This is the title of a paper by Surace et al. (2015) currently available on astro-ph and presented as a paper at ADASS XXIV in October 2014. The Palomar Transient Factory (PTF) is an example of a cost-constrained project that is now common in astronomy. It produces a high volume of data, which need near real-time processing for maximum science return, and yet must achieve all of this on a shoestring budget. I will focus in this post on how the cost constraints were managed, rather than give a technical description of the project and its infrastructure. The decisions made exploited many years of expertise at IPAC, developed in managing science operations centers for NASA missions.
The PTF itself is a generic term for several projects, with various observing cadences aimed at discovering supernovae, gamma-ray bursters and other objects. The orginal PTF was succeeded by the “intermediate” Palomar Transient Factory (or iPTF), which concentrates on specific focussed science campaigns, rotated on a quarterly basis. The iPTF was itself succeeded by the Zwicky Transient Facility, which operates with new camera with a field of view of nearly 50 square degrees, composed of inexpensive “wafer-scale” CCDs.
The cost constraints were managed on all parts of the project, from the hardware on the telescope all the way through to the archive system. First of all, it took advantage of a lot of hardware in the data acquisition system:
- It re-used the the CFHT 12k Mosaic Camera, and replaced the liquid nitrogen dewar with a mechanical cryo-cooler.
- The system primarily surveyed the sky in one filter, the R-band, which maximizes survey volume.
- It took advantage of the 1.2-m Oschin-Schmidt telescope, rather than build a new one.
- Telescopic operations are largely robotic.
- Transients discovered by PTF can be followed up in near real-time by other telescopes at Palomar.
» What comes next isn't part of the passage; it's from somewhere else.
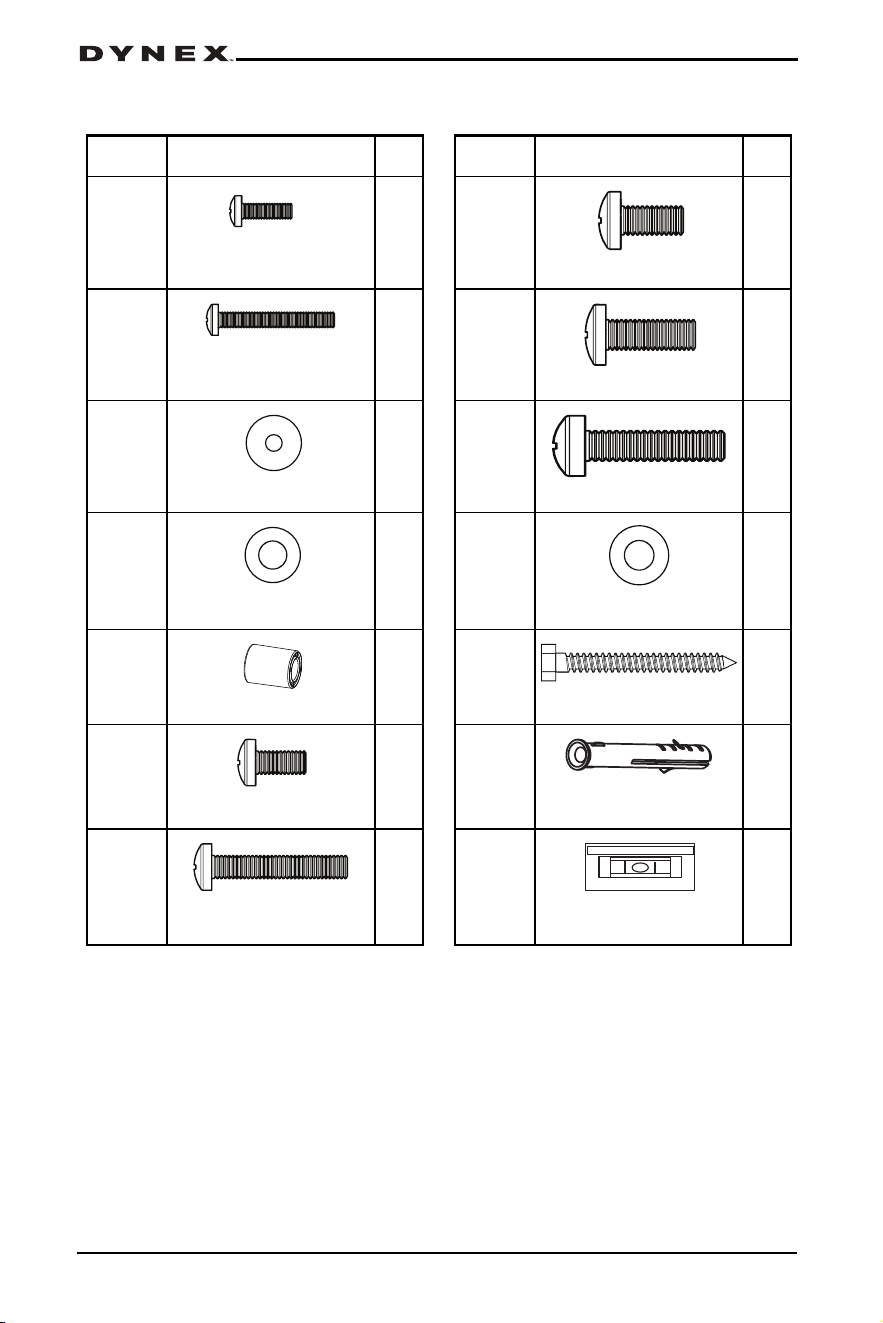 DYNEX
All data acquired at the telescope are required for science analysis, and are transmitted to IPAC via a microwave link through the San Diego Supercomputer Center. At IPAC, the data are processed on twenty-four dual-CPU compute drones. The processing itself is embarrassing parallel, with data for each CCD processed on a single drone. Mass storage is managed with a ZFS file system, with data compression. The long-term storage is dual-homed and connected to both the operations system and the archive system. This is done because the the disk is too expensive to manage an operations and an archive copy, at the expense of complexity cost in controlling file ownership between operations and the archive. See the figure below for a schematic of the processing flow:
The data processing system was developed under an agile management process, with only a handful of core staff and with heavy involvement of scientists throughout. This is a key feature of IPAC’s institutional strategy and ensures alignment of software development with science goals. The system draws heavily on existing community software, with individual modules on various languages carrying out specific tasks. Utility was valued over elegance.
The archive is managed within the Infrared Science Archive (IRSA) at IPAC. The PTF archive interface is essentially a thin layer built atop a reusable and portable science information system that has supported the archives of many missions and projects at IPAC for the past decade and a half.
Finally, a critical component of the PTF are “science marshalls,” organized around particular topics and which organize and present results for those topics, and, among other things, allow scientists to interact with the results and form collaborations.